Back to Notes
December 2025

The IaC Testing Pyramid: Catching Infrastructure Bugs Before Production

A practical framework for testing Terraform and Bicep at every level

Infrastructure as Code changed how we deploy. But it didn't automatically change how we test.

Most teams treat IaC testing as an afterthought, if they test at all. The "testing strategy" is to run terraform apply in a dev environment and eyeball the results. Maybe someone reviews the PR. Maybe.

Then something breaks in production. A security group rule that was supposed to block traffic doesn't. A storage account is publicly accessible when it shouldn't be. A naming convention is wrong, and the monitoring dashboards can't find the resource. The kind of bugs that are obvious in hindsight but invisible in a code review.

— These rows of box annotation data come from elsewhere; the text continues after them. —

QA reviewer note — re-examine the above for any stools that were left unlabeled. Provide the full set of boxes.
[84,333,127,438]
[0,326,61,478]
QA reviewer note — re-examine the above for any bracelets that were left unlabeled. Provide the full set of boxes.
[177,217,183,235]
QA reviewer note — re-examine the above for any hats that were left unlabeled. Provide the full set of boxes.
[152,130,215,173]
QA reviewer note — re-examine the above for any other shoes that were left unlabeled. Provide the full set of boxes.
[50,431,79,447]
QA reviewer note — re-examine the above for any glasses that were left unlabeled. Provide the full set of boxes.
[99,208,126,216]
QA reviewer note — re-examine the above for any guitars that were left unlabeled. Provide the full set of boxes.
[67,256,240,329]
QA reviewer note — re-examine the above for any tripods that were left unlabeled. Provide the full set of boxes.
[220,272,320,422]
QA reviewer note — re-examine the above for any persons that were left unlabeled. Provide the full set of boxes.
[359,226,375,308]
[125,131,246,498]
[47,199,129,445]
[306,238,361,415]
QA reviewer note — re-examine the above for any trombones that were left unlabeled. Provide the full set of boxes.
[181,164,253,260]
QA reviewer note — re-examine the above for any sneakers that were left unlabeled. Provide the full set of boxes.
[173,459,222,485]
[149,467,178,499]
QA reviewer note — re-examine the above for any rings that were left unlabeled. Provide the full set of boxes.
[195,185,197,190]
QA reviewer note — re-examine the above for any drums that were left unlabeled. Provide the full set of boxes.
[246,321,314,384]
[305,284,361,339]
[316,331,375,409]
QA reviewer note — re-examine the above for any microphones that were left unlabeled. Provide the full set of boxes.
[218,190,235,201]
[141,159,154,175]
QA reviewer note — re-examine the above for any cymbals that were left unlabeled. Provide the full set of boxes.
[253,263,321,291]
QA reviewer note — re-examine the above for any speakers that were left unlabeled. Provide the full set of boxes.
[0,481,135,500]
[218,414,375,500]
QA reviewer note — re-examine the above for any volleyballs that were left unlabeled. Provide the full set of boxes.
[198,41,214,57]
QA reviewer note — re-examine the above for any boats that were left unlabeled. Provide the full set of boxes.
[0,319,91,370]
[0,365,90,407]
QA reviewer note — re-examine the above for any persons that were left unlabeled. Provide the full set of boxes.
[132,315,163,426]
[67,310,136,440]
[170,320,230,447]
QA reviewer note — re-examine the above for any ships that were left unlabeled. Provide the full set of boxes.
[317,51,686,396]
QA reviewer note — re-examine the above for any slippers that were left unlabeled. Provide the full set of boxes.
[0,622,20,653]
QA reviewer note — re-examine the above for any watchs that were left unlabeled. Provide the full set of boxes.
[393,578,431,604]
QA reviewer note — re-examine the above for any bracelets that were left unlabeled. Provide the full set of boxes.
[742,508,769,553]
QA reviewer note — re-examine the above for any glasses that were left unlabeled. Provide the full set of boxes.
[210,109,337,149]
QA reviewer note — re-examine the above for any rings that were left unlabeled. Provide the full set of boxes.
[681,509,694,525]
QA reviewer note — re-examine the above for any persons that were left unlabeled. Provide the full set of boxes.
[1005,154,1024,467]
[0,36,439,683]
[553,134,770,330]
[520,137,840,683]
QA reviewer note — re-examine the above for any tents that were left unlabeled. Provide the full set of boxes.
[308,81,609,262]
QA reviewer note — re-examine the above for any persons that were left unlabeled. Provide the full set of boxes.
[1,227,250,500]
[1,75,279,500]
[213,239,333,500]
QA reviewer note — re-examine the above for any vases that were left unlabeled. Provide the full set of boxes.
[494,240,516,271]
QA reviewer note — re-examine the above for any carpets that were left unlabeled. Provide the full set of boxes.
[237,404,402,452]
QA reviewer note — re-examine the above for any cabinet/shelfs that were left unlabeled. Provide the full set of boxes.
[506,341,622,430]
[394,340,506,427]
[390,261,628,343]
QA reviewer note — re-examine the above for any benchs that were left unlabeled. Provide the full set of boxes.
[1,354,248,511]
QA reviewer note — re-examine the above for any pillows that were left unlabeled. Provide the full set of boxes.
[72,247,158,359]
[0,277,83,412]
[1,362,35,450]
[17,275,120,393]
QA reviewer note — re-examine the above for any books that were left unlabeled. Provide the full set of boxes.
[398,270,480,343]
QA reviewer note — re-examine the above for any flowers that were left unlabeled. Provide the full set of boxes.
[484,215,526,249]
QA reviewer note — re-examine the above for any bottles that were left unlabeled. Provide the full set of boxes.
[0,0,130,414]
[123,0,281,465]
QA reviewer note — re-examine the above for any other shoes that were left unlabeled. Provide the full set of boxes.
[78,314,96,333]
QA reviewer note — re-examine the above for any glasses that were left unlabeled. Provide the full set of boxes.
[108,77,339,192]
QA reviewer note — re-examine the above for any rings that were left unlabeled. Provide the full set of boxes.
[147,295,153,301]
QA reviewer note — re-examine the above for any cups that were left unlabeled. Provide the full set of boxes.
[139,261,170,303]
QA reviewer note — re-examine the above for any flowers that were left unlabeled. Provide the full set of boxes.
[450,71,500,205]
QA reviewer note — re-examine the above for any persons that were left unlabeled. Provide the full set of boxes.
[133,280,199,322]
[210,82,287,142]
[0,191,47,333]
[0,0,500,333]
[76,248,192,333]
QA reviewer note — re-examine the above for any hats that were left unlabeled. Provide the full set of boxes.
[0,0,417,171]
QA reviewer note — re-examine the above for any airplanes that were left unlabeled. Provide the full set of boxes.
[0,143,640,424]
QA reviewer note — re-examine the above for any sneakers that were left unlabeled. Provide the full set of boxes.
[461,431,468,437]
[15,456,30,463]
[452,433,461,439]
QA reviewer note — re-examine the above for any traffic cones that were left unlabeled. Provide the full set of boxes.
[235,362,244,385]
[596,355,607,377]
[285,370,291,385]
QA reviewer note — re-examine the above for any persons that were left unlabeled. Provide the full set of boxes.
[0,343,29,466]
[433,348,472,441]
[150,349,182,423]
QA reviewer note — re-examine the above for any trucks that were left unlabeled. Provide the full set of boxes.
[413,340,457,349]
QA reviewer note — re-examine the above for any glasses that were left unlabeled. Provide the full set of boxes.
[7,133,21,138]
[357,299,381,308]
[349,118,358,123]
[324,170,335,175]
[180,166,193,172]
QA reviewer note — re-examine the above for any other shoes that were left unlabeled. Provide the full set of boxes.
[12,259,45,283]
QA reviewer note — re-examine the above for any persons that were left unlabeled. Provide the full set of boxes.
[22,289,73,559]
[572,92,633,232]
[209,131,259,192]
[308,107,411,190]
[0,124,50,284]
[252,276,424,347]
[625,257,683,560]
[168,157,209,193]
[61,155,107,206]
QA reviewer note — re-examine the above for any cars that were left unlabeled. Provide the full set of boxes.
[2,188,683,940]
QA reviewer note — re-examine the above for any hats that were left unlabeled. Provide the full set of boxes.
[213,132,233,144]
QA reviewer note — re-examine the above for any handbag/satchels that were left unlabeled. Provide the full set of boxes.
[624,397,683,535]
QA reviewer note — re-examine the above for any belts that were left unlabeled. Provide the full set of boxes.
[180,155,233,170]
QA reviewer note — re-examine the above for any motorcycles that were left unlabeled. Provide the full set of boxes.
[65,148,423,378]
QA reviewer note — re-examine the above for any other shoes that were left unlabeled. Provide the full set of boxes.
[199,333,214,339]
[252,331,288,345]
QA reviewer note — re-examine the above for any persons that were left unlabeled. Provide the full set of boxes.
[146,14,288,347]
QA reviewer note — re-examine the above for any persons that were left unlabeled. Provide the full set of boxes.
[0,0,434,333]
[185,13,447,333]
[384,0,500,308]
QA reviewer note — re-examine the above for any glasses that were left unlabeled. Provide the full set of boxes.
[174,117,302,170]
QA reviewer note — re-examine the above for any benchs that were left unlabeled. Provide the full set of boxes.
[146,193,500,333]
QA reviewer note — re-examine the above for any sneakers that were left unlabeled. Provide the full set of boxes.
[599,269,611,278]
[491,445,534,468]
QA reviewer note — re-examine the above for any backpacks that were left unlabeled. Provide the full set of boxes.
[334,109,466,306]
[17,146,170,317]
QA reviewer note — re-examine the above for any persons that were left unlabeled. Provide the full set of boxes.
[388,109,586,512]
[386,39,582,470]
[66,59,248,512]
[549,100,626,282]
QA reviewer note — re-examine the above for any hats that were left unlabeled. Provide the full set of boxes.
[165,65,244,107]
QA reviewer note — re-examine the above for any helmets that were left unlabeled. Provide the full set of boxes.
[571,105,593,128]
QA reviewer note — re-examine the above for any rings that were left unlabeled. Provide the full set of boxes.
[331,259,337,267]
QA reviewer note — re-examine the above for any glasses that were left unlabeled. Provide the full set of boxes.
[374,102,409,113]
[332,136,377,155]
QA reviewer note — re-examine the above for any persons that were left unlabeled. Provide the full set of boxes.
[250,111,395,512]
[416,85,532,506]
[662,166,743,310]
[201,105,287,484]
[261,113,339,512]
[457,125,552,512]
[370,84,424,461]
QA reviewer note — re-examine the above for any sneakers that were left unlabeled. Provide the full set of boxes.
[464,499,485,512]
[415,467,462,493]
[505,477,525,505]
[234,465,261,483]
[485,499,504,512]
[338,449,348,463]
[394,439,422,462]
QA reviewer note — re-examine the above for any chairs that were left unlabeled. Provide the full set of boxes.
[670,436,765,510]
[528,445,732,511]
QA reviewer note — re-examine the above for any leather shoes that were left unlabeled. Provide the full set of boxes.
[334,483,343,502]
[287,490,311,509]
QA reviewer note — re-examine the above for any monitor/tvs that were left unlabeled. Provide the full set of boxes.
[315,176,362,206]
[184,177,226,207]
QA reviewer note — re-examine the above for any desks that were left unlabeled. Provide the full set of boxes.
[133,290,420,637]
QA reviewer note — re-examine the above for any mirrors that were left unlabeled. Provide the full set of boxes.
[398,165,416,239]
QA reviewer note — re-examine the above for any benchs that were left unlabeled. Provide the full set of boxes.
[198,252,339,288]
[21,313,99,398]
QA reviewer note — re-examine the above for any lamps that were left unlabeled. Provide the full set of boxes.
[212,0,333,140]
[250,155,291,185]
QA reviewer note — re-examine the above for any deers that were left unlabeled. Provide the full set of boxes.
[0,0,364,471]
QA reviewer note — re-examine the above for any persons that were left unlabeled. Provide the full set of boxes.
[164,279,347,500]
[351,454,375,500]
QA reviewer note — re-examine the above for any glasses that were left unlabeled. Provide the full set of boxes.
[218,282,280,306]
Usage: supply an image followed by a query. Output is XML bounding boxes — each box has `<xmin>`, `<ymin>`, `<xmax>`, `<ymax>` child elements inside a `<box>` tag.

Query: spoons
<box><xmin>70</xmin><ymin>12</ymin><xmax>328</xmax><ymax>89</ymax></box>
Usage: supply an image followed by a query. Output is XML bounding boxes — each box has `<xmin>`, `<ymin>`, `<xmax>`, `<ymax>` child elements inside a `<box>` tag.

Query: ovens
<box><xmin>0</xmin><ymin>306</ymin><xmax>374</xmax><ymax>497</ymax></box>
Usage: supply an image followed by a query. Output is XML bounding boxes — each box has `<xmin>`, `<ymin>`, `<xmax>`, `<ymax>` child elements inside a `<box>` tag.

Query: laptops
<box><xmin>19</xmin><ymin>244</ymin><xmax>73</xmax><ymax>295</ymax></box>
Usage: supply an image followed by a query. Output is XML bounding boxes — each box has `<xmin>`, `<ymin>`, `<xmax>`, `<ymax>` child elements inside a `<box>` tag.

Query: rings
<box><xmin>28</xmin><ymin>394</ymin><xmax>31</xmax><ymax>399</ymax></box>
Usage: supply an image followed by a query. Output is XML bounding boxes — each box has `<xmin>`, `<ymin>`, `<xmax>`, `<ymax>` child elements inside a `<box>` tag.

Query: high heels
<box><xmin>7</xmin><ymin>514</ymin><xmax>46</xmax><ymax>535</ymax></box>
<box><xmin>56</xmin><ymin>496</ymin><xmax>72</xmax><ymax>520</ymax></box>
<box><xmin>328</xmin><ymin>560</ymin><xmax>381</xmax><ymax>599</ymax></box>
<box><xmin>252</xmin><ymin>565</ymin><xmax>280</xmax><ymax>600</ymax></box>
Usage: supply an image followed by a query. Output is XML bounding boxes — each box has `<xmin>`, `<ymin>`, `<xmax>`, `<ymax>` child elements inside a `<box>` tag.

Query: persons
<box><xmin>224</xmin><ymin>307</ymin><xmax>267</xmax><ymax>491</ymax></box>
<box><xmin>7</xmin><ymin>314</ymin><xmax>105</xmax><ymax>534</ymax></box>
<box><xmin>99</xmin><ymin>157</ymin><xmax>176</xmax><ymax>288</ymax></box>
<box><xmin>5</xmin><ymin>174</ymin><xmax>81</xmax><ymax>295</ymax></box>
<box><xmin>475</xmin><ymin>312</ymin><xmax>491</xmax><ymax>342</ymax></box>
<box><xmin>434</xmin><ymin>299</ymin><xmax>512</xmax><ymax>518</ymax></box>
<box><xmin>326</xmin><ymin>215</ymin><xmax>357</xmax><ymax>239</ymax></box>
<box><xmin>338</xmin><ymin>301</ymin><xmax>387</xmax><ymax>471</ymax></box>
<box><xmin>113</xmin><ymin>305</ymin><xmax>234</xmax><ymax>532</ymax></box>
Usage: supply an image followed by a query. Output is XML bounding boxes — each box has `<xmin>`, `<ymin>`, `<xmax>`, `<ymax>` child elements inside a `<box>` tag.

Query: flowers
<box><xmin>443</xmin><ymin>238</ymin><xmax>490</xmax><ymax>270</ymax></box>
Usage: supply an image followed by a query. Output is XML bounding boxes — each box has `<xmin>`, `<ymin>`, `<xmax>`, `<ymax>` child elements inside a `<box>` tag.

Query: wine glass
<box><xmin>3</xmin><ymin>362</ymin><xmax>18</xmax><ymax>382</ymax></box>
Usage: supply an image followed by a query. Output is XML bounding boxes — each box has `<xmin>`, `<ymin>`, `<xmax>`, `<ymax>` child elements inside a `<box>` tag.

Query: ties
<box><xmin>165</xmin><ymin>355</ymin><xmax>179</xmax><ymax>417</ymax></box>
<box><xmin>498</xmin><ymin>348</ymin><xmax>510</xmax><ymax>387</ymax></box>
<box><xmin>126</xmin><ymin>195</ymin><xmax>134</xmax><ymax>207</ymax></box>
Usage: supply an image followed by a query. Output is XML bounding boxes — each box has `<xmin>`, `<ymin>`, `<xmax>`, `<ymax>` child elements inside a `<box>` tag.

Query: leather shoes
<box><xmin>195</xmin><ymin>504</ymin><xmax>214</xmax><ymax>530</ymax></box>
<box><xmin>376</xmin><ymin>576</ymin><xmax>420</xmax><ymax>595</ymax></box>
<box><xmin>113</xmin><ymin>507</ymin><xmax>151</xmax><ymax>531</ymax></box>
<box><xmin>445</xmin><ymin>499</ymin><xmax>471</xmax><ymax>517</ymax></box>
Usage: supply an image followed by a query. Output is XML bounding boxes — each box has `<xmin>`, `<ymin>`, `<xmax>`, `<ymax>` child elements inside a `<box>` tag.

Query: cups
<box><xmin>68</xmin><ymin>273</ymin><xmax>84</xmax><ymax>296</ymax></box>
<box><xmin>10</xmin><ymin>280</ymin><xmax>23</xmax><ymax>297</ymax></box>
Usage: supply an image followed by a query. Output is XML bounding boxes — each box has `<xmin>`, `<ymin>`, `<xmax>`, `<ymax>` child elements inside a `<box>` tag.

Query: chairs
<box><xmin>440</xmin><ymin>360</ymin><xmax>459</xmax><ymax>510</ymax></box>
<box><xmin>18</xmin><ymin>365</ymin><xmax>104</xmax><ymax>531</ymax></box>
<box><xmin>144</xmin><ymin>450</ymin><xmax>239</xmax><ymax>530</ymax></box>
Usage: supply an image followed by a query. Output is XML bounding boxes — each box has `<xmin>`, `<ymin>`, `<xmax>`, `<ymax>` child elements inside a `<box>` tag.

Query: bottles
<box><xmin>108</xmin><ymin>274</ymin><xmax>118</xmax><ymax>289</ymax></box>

The fix isn't more careful code reviews. It's a testing strategy that catches different types of errors at different stages. The same pyramid approach that works for application code, adapted for infrastructure.

The conceptual framework still applies

Application testing has mature patterns. Unit tests check individual functions. Integration tests check component interactions. End-to-end tests check user flows. Developers learn this on day one.

Infrastructure testing is murkier. What's a "unit" of infrastructure? How do you test a VNet without deploying it? What does "mocking" mean when your code talks directly to a cloud API?

The good news: the conceptual framework still applies. You want fast, cheap tests at the bottom catching simple errors, and slower, more realistic tests at the top catching integration issues. The specifics are just different.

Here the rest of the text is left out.